Oltre alla medicina e alle moto, la cosa che Matt conosceva meglio al mondo era il carbone. Aveva appreso nozioni sul carbone sulle ginocchia del padre e in seguito su Internet e nelle biblioteche. Sapeva che la Belinda Coal Coke Company e, invero, tutta la città, dovevano la loro esistenza a un enorme deposito di carbone semibituminoso scoperto nel 1901 nelle profondità delle alte colline a ovest della città. Il carbone semibituminoso, chiamato anche carbone che non fa fumo, era stato trovato in sole tre località dello stato. Quel tipo di carbone era relativamente privo di impurità, il che lo rendeva ideale per generare energia e produrre coke. I fondatori della BC C avevano avuto la lungimiranza di costruire impianti chimici e di cokificazione vicino alla miniera, come pure un raccordo ferroviario per inviare i loro prodotti ovunque dovessero andare.
L’intero complesso della BC C era situato su un ampio e polveroso altopiano ed era completamente circondato da parecchi chilometri di recinto alto tre metri, in buona parte sormontato da filo di ferro spinato.
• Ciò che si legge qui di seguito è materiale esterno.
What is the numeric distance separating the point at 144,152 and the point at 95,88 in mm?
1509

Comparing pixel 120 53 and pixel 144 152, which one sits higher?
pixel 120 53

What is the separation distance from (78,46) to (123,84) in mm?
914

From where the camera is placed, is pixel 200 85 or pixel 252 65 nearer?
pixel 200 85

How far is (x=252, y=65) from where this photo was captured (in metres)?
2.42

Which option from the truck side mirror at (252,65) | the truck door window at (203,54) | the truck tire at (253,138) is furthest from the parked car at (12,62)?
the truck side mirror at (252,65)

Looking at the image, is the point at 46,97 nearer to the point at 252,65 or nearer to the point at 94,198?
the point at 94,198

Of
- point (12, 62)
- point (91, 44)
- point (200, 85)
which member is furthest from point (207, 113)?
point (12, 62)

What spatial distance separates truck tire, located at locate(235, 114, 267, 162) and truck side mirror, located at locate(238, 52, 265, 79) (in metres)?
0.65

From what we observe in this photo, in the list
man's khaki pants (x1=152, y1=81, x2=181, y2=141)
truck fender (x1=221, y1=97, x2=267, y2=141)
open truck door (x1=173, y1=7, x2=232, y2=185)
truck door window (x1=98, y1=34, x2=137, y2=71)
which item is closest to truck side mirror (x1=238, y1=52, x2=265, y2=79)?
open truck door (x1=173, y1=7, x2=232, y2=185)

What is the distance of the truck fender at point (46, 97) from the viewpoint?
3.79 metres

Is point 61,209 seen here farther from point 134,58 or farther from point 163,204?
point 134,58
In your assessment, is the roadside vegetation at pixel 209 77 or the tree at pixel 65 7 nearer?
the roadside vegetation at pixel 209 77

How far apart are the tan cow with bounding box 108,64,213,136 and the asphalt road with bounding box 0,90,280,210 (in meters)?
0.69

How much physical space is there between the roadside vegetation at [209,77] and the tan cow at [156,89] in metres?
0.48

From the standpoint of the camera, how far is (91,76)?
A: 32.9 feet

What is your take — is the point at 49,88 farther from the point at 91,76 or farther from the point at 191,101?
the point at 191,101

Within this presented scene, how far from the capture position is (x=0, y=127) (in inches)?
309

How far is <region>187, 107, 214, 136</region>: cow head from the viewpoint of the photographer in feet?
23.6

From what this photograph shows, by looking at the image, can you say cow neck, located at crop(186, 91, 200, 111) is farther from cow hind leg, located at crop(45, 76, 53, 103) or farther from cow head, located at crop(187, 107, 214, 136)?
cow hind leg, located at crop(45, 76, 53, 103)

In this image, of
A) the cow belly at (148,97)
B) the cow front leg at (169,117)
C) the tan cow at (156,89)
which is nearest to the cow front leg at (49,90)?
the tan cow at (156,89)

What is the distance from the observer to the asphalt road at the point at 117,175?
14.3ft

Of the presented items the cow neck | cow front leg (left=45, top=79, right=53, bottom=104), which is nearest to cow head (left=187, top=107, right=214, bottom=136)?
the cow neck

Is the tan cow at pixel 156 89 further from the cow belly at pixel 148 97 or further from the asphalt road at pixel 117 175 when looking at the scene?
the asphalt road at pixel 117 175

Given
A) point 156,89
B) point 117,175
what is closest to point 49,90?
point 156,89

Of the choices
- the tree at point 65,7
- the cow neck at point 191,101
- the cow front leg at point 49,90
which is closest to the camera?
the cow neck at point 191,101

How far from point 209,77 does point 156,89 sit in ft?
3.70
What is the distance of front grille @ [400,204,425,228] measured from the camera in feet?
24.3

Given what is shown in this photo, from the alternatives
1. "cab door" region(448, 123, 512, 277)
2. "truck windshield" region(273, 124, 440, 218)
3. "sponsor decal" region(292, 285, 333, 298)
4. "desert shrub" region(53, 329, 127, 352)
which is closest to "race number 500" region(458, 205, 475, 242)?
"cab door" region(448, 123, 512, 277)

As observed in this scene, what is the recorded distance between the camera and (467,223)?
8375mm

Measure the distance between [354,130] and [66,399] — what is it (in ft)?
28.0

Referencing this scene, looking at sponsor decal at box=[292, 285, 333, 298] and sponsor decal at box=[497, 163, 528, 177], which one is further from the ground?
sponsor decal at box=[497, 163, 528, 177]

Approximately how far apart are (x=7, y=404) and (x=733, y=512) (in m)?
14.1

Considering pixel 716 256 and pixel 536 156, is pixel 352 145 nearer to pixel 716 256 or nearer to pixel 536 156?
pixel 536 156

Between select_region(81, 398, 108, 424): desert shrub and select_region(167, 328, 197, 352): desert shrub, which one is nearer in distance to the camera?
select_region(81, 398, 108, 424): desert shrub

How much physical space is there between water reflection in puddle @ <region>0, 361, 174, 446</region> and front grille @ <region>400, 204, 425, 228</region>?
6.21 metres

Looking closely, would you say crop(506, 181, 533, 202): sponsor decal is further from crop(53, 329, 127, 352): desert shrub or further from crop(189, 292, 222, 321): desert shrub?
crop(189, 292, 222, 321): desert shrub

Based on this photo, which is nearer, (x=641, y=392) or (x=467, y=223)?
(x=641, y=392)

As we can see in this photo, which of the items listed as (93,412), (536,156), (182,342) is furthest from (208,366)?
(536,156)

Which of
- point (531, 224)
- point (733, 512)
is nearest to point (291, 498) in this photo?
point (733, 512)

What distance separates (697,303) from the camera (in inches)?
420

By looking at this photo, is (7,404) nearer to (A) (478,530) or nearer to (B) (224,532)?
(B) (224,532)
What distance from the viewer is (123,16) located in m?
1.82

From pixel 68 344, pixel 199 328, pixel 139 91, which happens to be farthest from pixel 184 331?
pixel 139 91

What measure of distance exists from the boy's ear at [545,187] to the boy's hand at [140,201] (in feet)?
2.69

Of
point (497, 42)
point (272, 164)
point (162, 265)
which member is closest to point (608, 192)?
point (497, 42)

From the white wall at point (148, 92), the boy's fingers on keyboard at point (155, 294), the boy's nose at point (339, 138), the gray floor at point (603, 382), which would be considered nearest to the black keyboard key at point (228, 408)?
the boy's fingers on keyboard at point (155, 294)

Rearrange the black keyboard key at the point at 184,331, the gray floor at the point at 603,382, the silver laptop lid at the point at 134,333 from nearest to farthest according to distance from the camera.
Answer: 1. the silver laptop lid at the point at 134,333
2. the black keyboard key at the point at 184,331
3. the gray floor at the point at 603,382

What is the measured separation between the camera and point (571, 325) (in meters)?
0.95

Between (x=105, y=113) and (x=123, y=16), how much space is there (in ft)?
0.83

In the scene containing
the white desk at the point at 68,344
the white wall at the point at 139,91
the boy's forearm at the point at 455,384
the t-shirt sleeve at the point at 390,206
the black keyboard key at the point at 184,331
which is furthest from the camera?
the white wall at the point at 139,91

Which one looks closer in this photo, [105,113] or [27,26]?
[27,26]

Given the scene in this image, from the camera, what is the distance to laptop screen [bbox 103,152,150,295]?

Matt era stato alla miniera una sola volta dopo la morte del padre, una visita guidata fatta con Ginny, poco prima di iniziare a lavorare al pronto soccorso.
Oggi era un ospite atteso. La guardia in divisa al cancello dei visitatori lo salutò chiamandolo per nome prima che lui potesse presentarsi e lo indirizzò al quartier generale, un edificio di due piani in legno di cedro e vetro. L’assistente di Blaine LeBlanc, Cannella Cassetta, lo stava aspettando nell’atrio coperto di moquette. Lei stessa ex minatrice, era una donna dai lineamenti duri ma attraenti che aveva sposato uno dei dirigenti della società. Nel corso degli anni, lei e Matt si erano incontrati in alcune occasioni ed erano andati piuttosto d’accordo.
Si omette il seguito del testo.